Anche il profumo era una parte essenziale della pulizia e veniva utilizzato sia dagli uomini che dalle donne negli elaborati rituali del bagno. Divenne così diffuso che il filosofo Socrate si oppose apertamente e ne rifiutò l'uso, sostenendo che rendeva un uomo libero indistinguibile da uno schiavo. Gli atleti usavano il profumo dopo l'allenamento per scopi medicinali sotto forma di balsami e oli unguenti. Questo è un primo riconoscimento delle sue possibili proprietà terapeutiche e curative, che ricorda l'atteggiamento nei confronti dell'aromaterapia e dell'aromacologia dei tempi moderni. L'ospitalità richiedeva anche abbondanza di profumo poiché i piedi degli ospiti venivano lavati e unti mentre sedevano. Alcuni vini venivano anche profumati sulla base delle opere di Appicio nella speranza che avessero proprietà medicinali.

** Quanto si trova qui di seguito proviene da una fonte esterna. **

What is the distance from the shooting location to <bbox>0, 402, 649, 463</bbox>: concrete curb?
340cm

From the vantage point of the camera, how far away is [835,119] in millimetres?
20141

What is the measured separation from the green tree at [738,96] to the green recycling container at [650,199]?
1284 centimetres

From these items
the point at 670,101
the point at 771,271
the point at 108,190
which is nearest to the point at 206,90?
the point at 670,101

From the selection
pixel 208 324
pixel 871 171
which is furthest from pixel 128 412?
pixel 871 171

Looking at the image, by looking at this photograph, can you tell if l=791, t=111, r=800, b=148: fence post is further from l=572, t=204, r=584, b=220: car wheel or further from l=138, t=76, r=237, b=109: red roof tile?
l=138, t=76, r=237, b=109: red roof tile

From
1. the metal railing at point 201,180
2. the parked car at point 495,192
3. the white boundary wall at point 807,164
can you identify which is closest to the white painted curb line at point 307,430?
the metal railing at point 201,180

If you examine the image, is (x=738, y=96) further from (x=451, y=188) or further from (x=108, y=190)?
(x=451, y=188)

Data l'evidente importanza del profumo, non sorprende che fosse conservato in bottiglie a forma di uccelli e animali, a volte grandi solo pochi centimetri. Molti furono realizzati intorno al VI secolo a.C. 4000 a.C. e sono conosciuti come plastica. Infatti, le boccette dei profumi sono in ceramica filata e solitamente assumevano una forma che rispecchiava il tipo di profumo che contenevano.

Lekuthos erano usate per i profumi liquidi ed erano sottili ed eleganti bottiglie di vetro. Le aryballes venivano usate per oli e unguenti. Le bottiglie di profumo Alabastron erano molto apprezzate, soprattutto dalle donne, ed era comune per gli artigiani marchiarle sulle bottiglie per indicare la loro maestria, rendendole ancora più collezionabili. Come puoi vedere, ci sono molte somiglianze con l'atteggiamento moderno nei confronti del profumo.